_SUPPLIED PASSAGE_.
Back to football, it's a shame the first goal was legal, i would love to have cheated out the Italians, as i'm against their "catenaccio" style of play. 

Now i only have one wish....... Netherlands vs Portugal.


----------



## Andrew Pratt (Feb 16, 2007)

The issue is that if that goal isn't allowed it sets up a bad precedent that would allow defenders to put themselves out of bounds and force off side calls any time there was pressure on net. Granted players are not supposed to leave the pitch w/o permission but IMO it was the right call to make.


----------



## titans88 (Oct 3, 2007)

Another exciting match today. Spain really impressed me.


----------



## K_OS (Dec 13, 2002)

WOW, Sweden upset the reigning champions Greece 2-0. Good to see that somebody has finally been able to solve the Greek defense trap.

Laterz


----------



## i-rui (Sep 13, 2006)

_SET OF TASKS_.
**a)** From the football thread, print the text from "Back to football, it's" up to and including "call to make.".
**b)** List every username that appears as a post header in the football thread.
**c)** According to the football thread, what was the score when Sweden beat Greece?

_PROVIDED MATERIAL_.

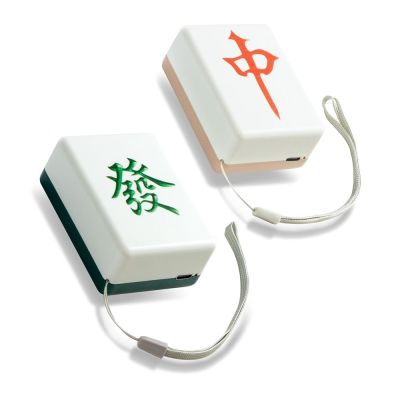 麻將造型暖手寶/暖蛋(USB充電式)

* * *

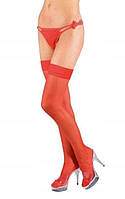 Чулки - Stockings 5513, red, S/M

_TASK SOLUTIONS_.
**a)**
Back to football, it's a shame the first goal was legal, i would love to have cheated out the Italians, as i'm against their "catenaccio" style of play. 

Now i only have one wish....... Netherlands vs Portugal.


----------



## Andrew Pratt (Feb 16, 2007)

The issue is that if that goal isn't allowed it sets up a bad precedent that would allow defenders to put themselves out of bounds and force off side calls any time there was pressure on net. Granted players are not supposed to leave the pitch w/o permission but IMO it was the right call to make.

**b)**
Andrew Pratt
titans88
K_OS
i-rui

**c)** Sweden beat Greece 2-0.